What is fascinating about the issue of health care reform is what the debate tells us about how various people view government. The framing and what people zero in on is revealing, just as it was in Nixon’s day. On the one hand, a non-partisan group of public policy experts writes that over the last decade, “Washington has neglected to make appropriate policy adjustments in light of demographic changes. The country is not only getting more populous; it is getting older. Aging has significant implications for the country’s economic outlook, its fiscal policy, the balance of domestic politics, military capacities, and intergenerational equity issues.”

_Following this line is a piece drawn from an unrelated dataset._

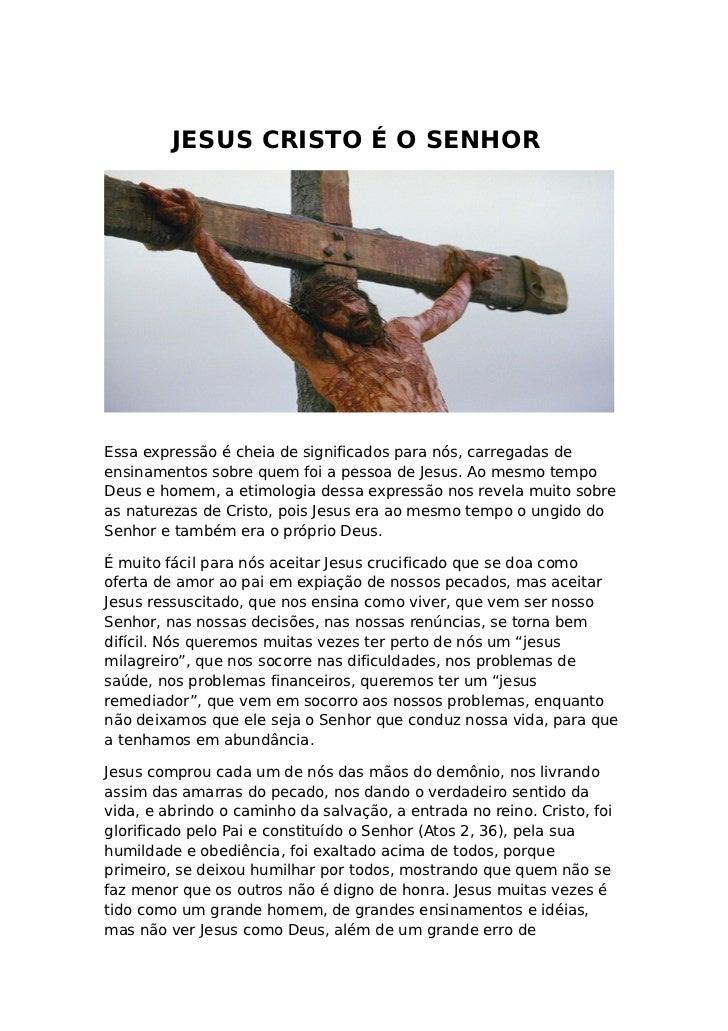 JESUS CRISTO É O SENHOREssa expressão é cheia de significados para nós, carregadas deensinamentos sobre quem foi a pessoa ...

The experts focus on the unstainability of the current path Medicare is on. On the potential for inter-generational conflict. On the importance of preventive care and wellness education, which play a role in reducing health care costs under private plans and under Medicare. If people get care earlier in life or receive advice on lifestyle choices such as healthy eating, exercise, avoiding smoking, reducing alcohol intake, they might reduce the chances of getting diabetes, heart disease, and cancer. Early detection too is important. Better to catch something at the outset when it may be curable than too late, when a patient may undergo costly and lengthy procedures which ultimately have little effect, cost a great deal in money and psychic stress, but don’t prevent early death.

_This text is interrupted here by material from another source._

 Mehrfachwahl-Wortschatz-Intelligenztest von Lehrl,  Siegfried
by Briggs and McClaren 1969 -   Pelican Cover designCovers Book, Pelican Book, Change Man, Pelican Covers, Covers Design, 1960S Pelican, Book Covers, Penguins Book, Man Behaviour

Not all citizens see the issues as policy experts do. No more than they did in Nixon’s day, when policy experts talking about the domino theory, about the need for nations to project military power. Then as now, some people express inchoate fears that reflect their fundamental view of government. Some don’t necessarily recognize that Medicare is a government run program. That they already benefit from a federal program their children and grandchildren may not have available to them at the same level in their old age, if costs are not controlled, revenue shortfalls addressed and levels of preventive do not rise.

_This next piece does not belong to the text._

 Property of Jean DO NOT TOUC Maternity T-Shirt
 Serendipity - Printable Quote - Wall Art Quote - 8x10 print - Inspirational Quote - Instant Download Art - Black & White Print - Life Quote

Some argue for low taxes and limited government and point to the Founders. Unlike the hippies who formed communes in the 1970s, it’s hard for them to test how that might work at its most basic. It’s not as if like-minded people can drop out, opting out of Medicare and some other federal programs and subsidies. And forming self-sustaining communities of back to basics conservatives in designated, special low tax, low government provided services states, where they were charged taxes only commensurate with national defense. And relied on their own income and the community to take care of everything else. I thought of hippies and their commune experiments when I saw the conservative town hall protestor who told an interviewer on MSNBC, “I know that there are people out there that can’t afford health insurance, that can’t afford a lot of different things. And, you know, with the founders, they had — they thought and hoped that the goodness of the people would allow the people to take care of those . . . who were doing without. . . . .a lot of people that I know go on missions. They. . . volunteer.”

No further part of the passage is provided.